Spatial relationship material

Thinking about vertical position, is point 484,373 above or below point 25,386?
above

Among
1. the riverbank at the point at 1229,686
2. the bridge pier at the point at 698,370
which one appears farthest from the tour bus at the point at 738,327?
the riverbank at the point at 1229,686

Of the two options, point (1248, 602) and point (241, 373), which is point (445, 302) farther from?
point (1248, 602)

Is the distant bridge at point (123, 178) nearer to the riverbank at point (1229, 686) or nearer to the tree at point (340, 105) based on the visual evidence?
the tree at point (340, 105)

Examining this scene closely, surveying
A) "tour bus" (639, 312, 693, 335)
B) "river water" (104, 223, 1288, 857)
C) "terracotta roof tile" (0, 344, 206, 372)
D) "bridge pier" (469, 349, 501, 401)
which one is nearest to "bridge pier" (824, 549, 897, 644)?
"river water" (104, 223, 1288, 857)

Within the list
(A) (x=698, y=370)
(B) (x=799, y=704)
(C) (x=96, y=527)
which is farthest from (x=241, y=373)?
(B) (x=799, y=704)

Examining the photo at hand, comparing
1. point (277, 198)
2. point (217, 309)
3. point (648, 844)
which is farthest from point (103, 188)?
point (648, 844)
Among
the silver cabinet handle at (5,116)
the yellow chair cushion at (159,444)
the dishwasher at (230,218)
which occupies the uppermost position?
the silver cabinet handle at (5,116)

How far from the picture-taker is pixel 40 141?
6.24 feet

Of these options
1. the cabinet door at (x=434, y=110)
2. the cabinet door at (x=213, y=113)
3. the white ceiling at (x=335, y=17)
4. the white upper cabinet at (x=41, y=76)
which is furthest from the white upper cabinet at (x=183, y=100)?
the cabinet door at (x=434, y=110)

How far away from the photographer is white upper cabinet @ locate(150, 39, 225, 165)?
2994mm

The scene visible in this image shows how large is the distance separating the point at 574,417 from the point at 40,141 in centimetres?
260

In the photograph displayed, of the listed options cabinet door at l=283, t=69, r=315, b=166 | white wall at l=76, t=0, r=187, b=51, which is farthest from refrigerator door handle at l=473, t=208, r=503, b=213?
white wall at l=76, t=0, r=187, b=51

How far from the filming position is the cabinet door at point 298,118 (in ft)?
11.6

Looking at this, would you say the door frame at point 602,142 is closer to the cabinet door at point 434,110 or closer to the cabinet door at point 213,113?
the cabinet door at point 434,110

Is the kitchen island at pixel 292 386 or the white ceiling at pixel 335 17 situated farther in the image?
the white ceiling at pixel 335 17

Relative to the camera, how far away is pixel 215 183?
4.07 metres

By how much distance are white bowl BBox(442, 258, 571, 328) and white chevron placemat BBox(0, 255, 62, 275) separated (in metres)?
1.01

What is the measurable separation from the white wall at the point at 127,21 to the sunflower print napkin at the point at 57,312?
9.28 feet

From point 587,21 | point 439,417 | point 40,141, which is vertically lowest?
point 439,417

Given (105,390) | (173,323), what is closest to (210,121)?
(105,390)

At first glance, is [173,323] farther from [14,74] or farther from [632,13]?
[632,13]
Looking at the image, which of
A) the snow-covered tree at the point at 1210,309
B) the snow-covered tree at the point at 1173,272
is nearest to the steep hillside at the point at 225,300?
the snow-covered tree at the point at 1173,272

==

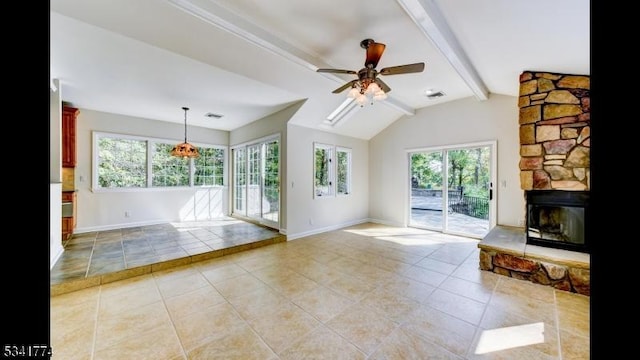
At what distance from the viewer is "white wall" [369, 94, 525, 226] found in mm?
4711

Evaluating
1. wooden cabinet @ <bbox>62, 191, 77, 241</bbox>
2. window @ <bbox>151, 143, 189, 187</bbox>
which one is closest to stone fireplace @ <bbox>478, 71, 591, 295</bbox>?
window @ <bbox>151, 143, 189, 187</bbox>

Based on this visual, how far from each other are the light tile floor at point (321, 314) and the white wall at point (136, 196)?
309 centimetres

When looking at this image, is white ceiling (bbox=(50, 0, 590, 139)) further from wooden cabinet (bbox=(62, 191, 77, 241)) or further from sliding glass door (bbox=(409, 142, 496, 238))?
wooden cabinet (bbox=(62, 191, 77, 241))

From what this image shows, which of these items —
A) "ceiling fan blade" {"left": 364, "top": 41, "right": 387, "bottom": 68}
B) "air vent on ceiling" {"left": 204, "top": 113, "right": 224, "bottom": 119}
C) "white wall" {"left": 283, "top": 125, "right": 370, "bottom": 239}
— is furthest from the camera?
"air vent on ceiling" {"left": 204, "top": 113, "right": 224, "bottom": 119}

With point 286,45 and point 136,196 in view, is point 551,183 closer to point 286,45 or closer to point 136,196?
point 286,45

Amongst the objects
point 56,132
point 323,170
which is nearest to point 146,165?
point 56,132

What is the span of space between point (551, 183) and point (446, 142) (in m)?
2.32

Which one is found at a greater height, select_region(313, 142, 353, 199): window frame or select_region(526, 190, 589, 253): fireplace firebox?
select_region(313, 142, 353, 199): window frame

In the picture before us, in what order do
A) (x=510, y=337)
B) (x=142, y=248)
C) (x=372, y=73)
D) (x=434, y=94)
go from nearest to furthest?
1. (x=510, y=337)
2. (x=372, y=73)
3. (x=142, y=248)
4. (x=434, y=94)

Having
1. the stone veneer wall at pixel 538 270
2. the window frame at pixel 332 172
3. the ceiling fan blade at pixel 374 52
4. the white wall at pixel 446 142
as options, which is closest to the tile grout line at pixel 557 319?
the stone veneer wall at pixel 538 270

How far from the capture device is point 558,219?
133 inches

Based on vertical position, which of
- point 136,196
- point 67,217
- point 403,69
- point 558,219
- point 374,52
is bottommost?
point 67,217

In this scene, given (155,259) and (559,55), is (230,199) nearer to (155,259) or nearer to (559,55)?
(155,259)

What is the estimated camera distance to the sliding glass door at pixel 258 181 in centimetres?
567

* [WHAT YOU ARE ASKED TO DO] Find every line of the material above that contains the string "vent", matching upper and lower case exactly, and copy each of those lines.

* [EXPECTED ANSWER]
B) "air vent on ceiling" {"left": 204, "top": 113, "right": 224, "bottom": 119}
"air vent on ceiling" {"left": 204, "top": 113, "right": 224, "bottom": 119}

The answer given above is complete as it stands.